Productivity: How To Focus Your Attention On Your Intention
Productivity is a trainable activity, just like building muscle. You can build it brick by brick till you reach your goal. But how?
What is productivity?
Is it brushing your teeth while in the shower? Is it a comparative measure of the amount of goods and services produced in relation to the number of inputs used to produce them? Or is it merely a scam –a toxic term that Youtubers are profiting off of?
Productivity, defined in a general sense, is the ability to efficiently accomplish the tasks you’ve intended to do. Notice how it’s not just “the ability to do things efficiently.” That is probably a definition of simple machines in physics rather than productivity. Intention is what sets real productivity apart from simply performing tasks. Most of us have probably spent hours doing random things just to avoid a specific task. Suddenly the dirty closet seems even dirtier, you’ll have the urge to clean the entire house, or you might even find yourself on YouTube watching a tutorial on how to break into your own house. You’ll then realize that you have merely tricked yourself.

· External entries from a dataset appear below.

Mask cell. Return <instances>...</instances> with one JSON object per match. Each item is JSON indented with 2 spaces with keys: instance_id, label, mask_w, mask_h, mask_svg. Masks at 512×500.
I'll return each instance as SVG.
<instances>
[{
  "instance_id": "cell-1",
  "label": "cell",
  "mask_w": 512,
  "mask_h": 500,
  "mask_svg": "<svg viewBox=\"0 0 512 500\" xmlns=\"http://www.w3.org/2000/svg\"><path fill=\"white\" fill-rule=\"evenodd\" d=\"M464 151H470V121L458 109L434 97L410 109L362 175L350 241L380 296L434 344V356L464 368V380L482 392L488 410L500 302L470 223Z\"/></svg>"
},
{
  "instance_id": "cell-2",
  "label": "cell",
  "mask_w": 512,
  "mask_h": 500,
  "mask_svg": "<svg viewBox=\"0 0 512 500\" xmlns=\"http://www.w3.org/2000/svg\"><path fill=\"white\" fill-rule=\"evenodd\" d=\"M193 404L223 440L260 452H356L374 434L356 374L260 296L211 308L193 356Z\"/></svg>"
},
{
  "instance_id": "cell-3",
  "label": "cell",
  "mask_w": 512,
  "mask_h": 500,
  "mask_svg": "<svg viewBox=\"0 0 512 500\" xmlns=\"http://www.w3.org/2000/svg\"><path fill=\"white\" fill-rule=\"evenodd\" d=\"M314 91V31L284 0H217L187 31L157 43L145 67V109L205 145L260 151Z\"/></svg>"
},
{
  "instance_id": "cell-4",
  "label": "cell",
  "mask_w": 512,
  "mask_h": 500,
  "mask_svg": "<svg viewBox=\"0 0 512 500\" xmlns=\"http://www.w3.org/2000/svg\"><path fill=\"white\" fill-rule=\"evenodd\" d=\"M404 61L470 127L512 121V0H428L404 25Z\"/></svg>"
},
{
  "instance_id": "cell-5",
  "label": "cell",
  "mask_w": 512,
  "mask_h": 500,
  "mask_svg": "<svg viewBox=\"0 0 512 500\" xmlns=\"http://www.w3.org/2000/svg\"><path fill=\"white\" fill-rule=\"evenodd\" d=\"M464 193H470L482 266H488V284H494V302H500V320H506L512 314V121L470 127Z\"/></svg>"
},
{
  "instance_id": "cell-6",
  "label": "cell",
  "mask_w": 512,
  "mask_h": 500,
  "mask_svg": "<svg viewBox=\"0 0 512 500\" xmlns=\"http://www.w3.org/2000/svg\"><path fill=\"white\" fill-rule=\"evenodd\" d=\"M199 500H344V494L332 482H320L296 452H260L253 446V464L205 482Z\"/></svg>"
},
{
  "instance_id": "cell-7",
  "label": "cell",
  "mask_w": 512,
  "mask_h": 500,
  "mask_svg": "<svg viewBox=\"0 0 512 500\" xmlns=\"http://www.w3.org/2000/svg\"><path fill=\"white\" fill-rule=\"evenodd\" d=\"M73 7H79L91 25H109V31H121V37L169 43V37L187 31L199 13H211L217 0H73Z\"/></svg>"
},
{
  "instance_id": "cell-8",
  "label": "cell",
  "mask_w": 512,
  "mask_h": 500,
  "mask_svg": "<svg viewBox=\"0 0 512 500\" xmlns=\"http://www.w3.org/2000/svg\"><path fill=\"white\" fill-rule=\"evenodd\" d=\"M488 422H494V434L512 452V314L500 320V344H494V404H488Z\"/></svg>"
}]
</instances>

Any type of productive work must be intentional. It is not about how much you have done or the time it took. It is about what you’re doing and why you’re doing it. We all have our own goals and purposes, and productivity is an essential skill in this quest. And it is a trainable activity, just like building muscle. You can build it brick by brick till you reach your goal.
After understanding the idea that productivity is not just about doing more, but about doing what’s meaningful with utmost focus, we arrive at the next logical question: how exactly do we do that? Here are 3 basic but concrete guidelines.
1. Identify your intention
Most of our daily activities are habitual; one doesn’t really pause to question the value of the 2nd meal of the day. We wake up and proceed onto mindless tasks of the day only to come to our senses a couple of hours or even days later and wonder why we can’t “really focus.” But attention follows intention. That is the missing piece in most of our puzzles. Before committing to any kind of task, you must have a clear and concise intent that will serve as fuel.
2. Deep work and the theory of flow
Deep work is a term coined by author and professor Cal Newport to express the type of work done without any distractions. It is a state of concentration that has been scientifically verified to last up to 4 hours. Deep work will assist you in tackling cognitively hard tasks and learning complex concepts. This idea works well in tandem with the theory of flow, an idea originated by Hungarian- American psychologist Mihaly Csikszentmihalyi. It is the balance between skill, challenge, and active engagement that results in a state of “flow.” This state allows you to get absorbed in your work and maximize your focus.
You can train yourself to “do” deep work by using a technique called “interval training.” Set your clock to 40 minutes and put your phone out of sight and reach; you will lose focus after about 40 seconds, but you can’t do a quick Instagram check or anything. Sit through your craving for stimuli and focus on only the task at hand for those 40 minutes. Tell your brain that you can spend the rest of the day consuming random content if you survive this. You’ll feel a little embarrassed at this point and commit.
This exercise helps you slowly build up to that 4hr span of deep work, but it must be done consistently and intentionally.
3. Be consciously “unproductive”
Although it may appear to be paradoxical, this is the best thing you can do to improve your capacity to focus and be more productive. Boredom has no place in today's world; we can always rely on our cell phones to provide a continual supply of amusement. This sounds like a great deal until we realize that it is actually the root cause of most of our problems concerning our ability to focus. Discerning the value of boredom allows us to see why it’s actually okay to just sit by ourselves sometimes; the shower doesn’t have to be the only place we allow ourselves to just think nowadays. If you teach yourself that it is okay to be bored, and consciously refrain from seeking stimuli, your brain will learn to do the same thing when you’re trying to focus. You’ll feel less inclined to chase those stimuli, and actually concentrate on the task at hand because it’s simply better than doing absolutely nothing. So, next time you’re bored, don’t do anything about it.
Bonus tip: compound interest
Compounding, the 8th wonder of the world according to Einstein, is essential in one’s journey of aligning intention with attention. Every effort will add up to an exponential result, and most, if not all, aspects of your life will benefit from your growth in one area. Compounding not only works in efforts made every day; it also spreads into your environment.
The journey to becoming more productive might seem intimidating, but once you understand the importance of intentionality in any given task, you will progress toward growth. In addition to the three guidelines mentioned above, physical exercise and adequate sleep must always be considered. A healthy body normally functions better. Furthermore, it is key to experiment to see what works for you as an individual when it comes to specific “productivity routines.” Although the idea of wearing a hoodie while studying in order to limit your field of vision is a practical advice, don’t buy into the frenzy of fake productivity and the romanticization of working until you burn out.